The fresh capital will be used to deepen CuePilot’s voice and AI orchestration stack, ship integrations for priority global markets, and scale go-to-market efforts across India, the Middle East, and Southeast Asia, followed by an expansion into the United States, where average revenue per user (ARPU) and payments volume are significantly higher.

Credits: Entrackr
Tackling a Silent Crisis in Early Education
As dual-income households become the norm, demand for high-quality childcare and preschool education is rising sharply. However, behind the scenes, teachers are increasingly overwhelmed—not by children, but by administration.
Preschools generate vast amounts of data daily, spanning attendance, health logs, classroom photos, assessments, billing, and parent communication. Yet much of this information remains scattered across WhatsApp chats, spreadsheets, and outdated legacy software, making operations inefficient and error-prone.
CuePilot was built to address this exact gap—by eliminating screens from the classroom and putting voice at the centre of data capture.
How CuePilot’s Voice-First Platform Works
CuePilot positions itself as a full-stack preschool management system that automates nearly 80% of administrative work. Its core innovation lies in a voice-enabled AI that allows teachers to record short debriefs about classroom activities, student behaviour, or learning milestones.
These unstructured voice inputs are instantly converted into structured records, progress updates, and operational outputs using large language models (LLMs). The result: teachers stay focused on children instead of dashboards, while school leaders gain real-time visibility across academics, operations, admissions, and billing.
By turning everyday classroom narratives into institutional memory, CuePilot unlocks a level of personalisation and insight that has historically been missing from early education.
Built by Founders Who Know the Classroom
CuePilot’s approach is deeply shaped by its founding team’s on-ground experience. Co-founder and CEO Ankur Agarwal previously launched Arthshala, a Reggio-inspired preschool in Kolkata, giving him first-hand exposure to the operational challenges faced by educators.
“Preschool teachers have an exceptionally challenging job,” Agarwal says. “Much of their workday is spent on activities outside the classroom—which is unfortunate.

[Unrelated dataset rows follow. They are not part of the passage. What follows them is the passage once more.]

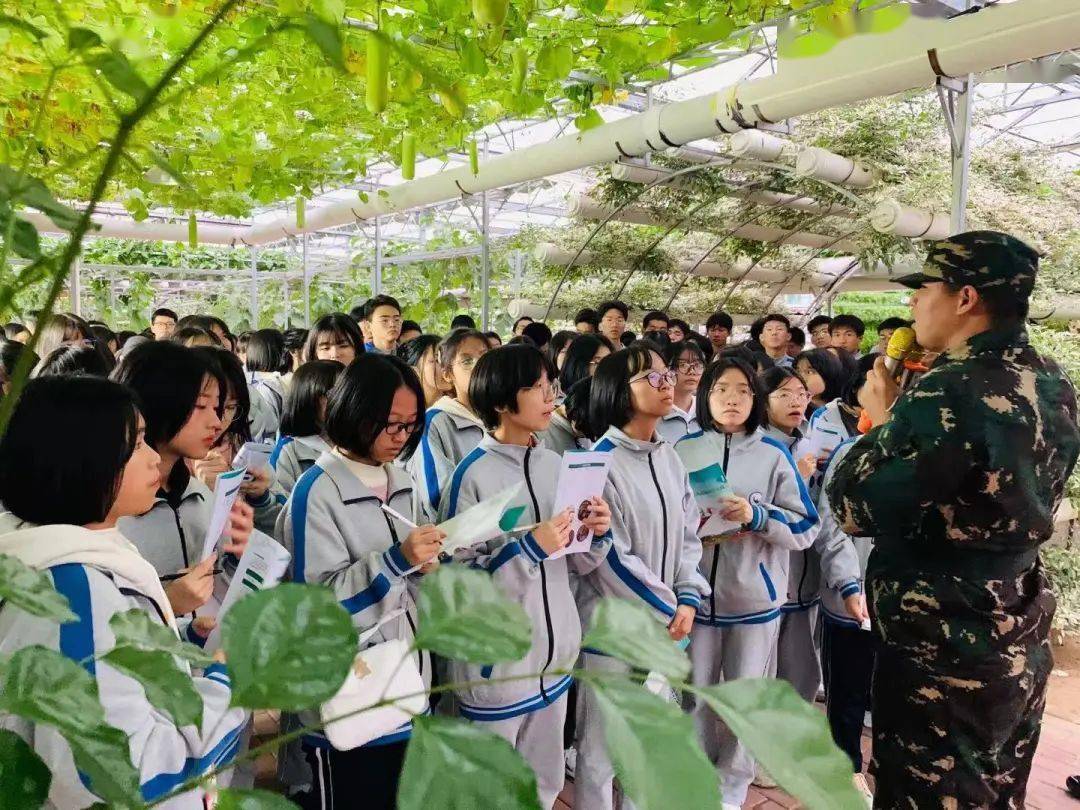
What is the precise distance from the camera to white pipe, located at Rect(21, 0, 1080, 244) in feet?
9.11

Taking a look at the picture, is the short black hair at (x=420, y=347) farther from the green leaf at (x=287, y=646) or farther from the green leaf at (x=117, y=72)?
the green leaf at (x=287, y=646)

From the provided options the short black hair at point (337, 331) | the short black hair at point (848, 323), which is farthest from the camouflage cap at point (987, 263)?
the short black hair at point (848, 323)

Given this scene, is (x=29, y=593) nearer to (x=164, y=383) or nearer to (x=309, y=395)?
(x=164, y=383)

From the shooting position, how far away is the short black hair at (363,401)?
78.2 inches

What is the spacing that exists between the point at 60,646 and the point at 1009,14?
3.31 metres

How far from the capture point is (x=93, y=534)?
1108mm

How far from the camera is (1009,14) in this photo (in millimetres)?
2779

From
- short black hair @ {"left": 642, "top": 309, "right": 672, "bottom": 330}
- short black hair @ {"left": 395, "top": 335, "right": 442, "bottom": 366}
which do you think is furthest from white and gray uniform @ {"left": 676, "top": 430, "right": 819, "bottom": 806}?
short black hair @ {"left": 642, "top": 309, "right": 672, "bottom": 330}

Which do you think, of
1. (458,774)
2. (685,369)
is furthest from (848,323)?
(458,774)

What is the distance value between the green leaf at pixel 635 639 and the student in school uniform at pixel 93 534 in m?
0.87

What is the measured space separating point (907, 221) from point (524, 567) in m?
3.47

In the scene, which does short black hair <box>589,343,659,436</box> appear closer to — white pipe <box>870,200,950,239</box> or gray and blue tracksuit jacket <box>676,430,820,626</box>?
gray and blue tracksuit jacket <box>676,430,820,626</box>

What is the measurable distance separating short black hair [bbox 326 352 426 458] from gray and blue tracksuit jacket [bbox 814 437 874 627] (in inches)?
65.7

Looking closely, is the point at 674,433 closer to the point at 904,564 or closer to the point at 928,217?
the point at 904,564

We built CuePilot to automate 80% of that work and give them their time back, so they can spend time with children in the classroom.”
This practitioner-led perspective has helped CuePilot build a product that aligns closely with teachers’ natural workflows.
Why Investors Are Betting Big on Voice AI
Investors see CuePilot’s voice-first architecture as a category-defining shift in how education technology is built.
“Voice capture and LLM reasoning turn unstructured classroom narratives into institutional memory,” said Preeti Sampat, Partner at Eximius Ventures. “That is the unlock in early childhood, where data is rarely captured and personalisation is everything.”
Ronnie Screwvala echoed this view, calling voice the most inclusive and scalable interface for early learning environments. Titan Capital also highlighted CuePilot’s early traction and the founders’ clarity on an underserved but massive market.

Credits: Asia Education Review
Scaling Globally in a $676 Bn Market
CuePilot currently serves 130+ schools across India and Southeast Asia. Over the next 12–18 months, the company aims to onboard 1,000 schools globally, with aggressive expansion into the US market.
This growth ambition aligns with broader industry trends. The global early years education market is projected to reach $676.7 billion by 2030, making it one of the most foundational—and under-digitised—segments of education.
Early customers report faster teacher onboarding, improved parent communication, and several hours of administrative time saved each week—proof that voice-first AI may finally give educators what they need most: time back with children.